Not that anything is wrong. I don't need a bunch of meals showing up on my porch from the Relief Society because I made everyone think my marriage was failing. I REPEAT: WE ARE STILL VERY HAPPILY MARRIED :) In fact, it's probably a really good sign that it's been bothering us both...

Life is just so insanely busy with multiple kids, multiple jobs, church callings and school. For the last few weeks, I literally almost never saw Clint. We slept in the same bed every night, but our schedules just never matched.

When we finally did spend few hours in the same house on Saturday, weird things kept coming up that I normally would have told him already... things the kids had done, things I had talked to my family about, small items of family business that needed attended to. But we were so out of the loop from each others' worlds.

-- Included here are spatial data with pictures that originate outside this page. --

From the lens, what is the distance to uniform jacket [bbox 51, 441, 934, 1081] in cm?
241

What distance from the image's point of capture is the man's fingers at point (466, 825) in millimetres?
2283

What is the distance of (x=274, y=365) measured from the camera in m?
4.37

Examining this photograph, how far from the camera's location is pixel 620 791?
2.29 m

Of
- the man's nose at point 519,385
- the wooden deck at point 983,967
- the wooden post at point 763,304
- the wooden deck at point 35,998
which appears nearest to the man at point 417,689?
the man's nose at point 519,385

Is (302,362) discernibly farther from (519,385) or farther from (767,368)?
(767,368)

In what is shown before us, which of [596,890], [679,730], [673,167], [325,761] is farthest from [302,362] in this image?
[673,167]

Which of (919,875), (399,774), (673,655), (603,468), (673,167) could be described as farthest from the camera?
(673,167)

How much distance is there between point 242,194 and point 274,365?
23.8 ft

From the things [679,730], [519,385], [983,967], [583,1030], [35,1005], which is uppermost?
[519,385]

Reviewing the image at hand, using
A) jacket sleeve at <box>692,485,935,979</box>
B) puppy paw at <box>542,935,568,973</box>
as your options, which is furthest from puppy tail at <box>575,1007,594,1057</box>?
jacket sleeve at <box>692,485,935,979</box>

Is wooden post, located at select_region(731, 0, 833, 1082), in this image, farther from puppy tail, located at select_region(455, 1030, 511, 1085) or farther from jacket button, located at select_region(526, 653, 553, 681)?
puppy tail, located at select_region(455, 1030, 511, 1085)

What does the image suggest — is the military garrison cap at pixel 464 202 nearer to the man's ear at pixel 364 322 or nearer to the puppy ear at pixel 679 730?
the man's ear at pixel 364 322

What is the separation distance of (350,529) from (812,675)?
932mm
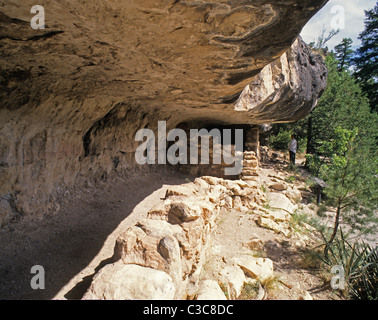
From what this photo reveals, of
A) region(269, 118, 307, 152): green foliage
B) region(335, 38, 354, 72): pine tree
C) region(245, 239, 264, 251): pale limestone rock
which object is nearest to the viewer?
region(245, 239, 264, 251): pale limestone rock

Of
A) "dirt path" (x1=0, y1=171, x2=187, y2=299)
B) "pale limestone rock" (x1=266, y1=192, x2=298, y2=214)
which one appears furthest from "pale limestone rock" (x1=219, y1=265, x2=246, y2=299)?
"pale limestone rock" (x1=266, y1=192, x2=298, y2=214)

I realized how lonely that made me feel. I missed the ONE person I have talked about everything to (good and bad) for years. I just feel like life is a little "off" right now and I want it back. I want 20 minutes to sit down and talk to my best friend.

3.05.2011

Take 2


Yesterday Norah got the green light to be harness free up to 12 hours a day (she still has to wear it at night and for naps). They did this once a few months ago, if you recall, and then put her back in it... so I'm trying not to get my hopes up too high. But for now we are enjoying it oh so much. It's funny how that silly apparatus has made me appreciate tiny little things that I would have taken advantage of without it. Some examples:

Yesterday, she wore shoes.

Today, she is wearing a skirt (that I made for her for Christmas and she has not been able to wear until now).

Her legs are the tiniest, shortest (sorry I passed that gene on), cutest things I've ever seen.

I can actually see her little pink painted toes.

When she sits in her car seat her feet go all the way to the edge (In general, she seems SO much taller when she's not all curled up in the harness).

We went to the grocery store last night and NOT ONE person asked "Awww, what happened to her?"


So long Pavlik Harness. You will not be missed. And you are not welcome back.

3.01.2011

The reverse mullet

Norah's hair is terrifying. Bald everywhere but a tuft on top. I feel like if I cut the top, it will look like a little boy haircut. Not to mention the Dennis the Menace hairs in the back that never lay down. Ever. Exhibits A and B:



To add insult to injury, she is becoming intolerant of headbands, so most days she just looks homeless. Like so:


Until I spent the evening crafting it up and came up with this:




It's working for now, and she is rocking it.

Girls are so much pressure, no? You throw a pair of jeans and a hat on a little boy and he's cute as can be. But an unkempt girl is her mother's fault... I'm not a huge fan of the pressure.